Baca berita dengan sedikit iklan, klik di sini
SETELAH bertahun-tahun terengah-engah, akhirnya Surabaya Post kehabisan napas. Mulai Rabu pekan lalu, koran sore yang pernah sangat berpengaruh di Jawa Timur itu berhenti terbit sama sekali. Tiras yang kian menipis—terakhir cuma mencapai 10 ribu eksemplar—dan keuangan yang terus "berdarah" mengakhiri sejarah panjang koran berusia setengah abad itu.
Didirikan pada tahun 1953 oleh pasangan Abdul Azis dan Toety Azis, Surabaya Post pernah mengalami masa jaya sekitar tahun 1960-an sampai l980-an. Saat itu tirasnya pernah mencapai 90 ribu eksemplar. Ketika terjadi Perang Teluk tahun 1991, tirasnya bahkan sempat melonjak jadi 120 ribu eksemplar.
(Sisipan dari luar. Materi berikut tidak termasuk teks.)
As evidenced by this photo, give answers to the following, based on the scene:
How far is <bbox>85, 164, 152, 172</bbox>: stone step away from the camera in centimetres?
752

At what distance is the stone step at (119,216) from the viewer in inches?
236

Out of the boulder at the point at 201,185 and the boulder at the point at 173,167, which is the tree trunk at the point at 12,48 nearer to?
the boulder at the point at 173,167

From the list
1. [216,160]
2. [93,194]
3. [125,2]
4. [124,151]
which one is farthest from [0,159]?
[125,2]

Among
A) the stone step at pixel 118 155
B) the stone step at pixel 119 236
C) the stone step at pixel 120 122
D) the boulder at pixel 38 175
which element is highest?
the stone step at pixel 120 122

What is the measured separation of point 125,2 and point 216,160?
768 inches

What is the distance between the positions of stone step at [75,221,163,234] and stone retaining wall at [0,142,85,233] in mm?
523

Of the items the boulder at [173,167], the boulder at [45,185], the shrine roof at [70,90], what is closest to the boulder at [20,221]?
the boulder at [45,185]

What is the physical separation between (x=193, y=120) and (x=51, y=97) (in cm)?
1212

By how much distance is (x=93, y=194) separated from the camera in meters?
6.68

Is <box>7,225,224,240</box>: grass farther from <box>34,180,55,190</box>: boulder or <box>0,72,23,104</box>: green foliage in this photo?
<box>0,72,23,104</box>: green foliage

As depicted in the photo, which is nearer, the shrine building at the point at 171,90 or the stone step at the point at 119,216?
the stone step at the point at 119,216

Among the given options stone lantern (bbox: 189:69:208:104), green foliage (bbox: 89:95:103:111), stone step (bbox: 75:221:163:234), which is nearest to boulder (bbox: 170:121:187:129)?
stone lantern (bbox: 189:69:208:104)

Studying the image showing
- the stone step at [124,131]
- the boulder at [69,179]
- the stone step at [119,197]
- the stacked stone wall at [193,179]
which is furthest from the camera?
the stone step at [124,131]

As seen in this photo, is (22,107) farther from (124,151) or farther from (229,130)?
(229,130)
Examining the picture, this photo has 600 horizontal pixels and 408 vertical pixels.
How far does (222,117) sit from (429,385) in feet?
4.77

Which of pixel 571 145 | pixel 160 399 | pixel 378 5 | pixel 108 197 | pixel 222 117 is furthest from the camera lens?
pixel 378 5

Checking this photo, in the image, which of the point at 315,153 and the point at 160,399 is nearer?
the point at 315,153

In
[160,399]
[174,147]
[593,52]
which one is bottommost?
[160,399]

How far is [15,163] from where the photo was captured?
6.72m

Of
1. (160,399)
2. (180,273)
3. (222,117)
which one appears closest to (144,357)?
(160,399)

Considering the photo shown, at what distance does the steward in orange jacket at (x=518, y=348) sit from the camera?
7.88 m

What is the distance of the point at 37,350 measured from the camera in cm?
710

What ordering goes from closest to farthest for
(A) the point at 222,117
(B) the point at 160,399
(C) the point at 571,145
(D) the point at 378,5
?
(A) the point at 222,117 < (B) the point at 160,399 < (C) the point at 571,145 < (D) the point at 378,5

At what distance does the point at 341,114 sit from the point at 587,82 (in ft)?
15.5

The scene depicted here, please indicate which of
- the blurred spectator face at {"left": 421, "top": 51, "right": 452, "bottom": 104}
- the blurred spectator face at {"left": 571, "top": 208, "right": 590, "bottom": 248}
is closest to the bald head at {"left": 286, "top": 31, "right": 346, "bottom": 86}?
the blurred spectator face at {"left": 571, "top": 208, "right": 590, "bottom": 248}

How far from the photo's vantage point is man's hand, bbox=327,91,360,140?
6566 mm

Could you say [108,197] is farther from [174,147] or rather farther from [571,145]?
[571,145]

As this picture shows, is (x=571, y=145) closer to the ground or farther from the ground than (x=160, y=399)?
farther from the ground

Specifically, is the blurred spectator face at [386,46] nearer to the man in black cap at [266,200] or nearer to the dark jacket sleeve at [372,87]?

Di masa jayanya, Surabaya Post mampu membeli mesin cetak offset, juga mendirikan gedung berlantai lima di Jalan Taman Ade Irma Suryani Nasution dan membangun Balai Perpustakaan. Kemakmuran Surabaya Post menetes juga ke karyawannya. Selain mendapat rumah, mobil, dan televisi, karyawan juga memperoleh asuransi kesehatan senilai US$ 100 per bulan. "Pak Azis tahu apa yang dibutuhkan para karyawannya," kata Ali Salim, salah seorang mantan wartawan Surabaya Post.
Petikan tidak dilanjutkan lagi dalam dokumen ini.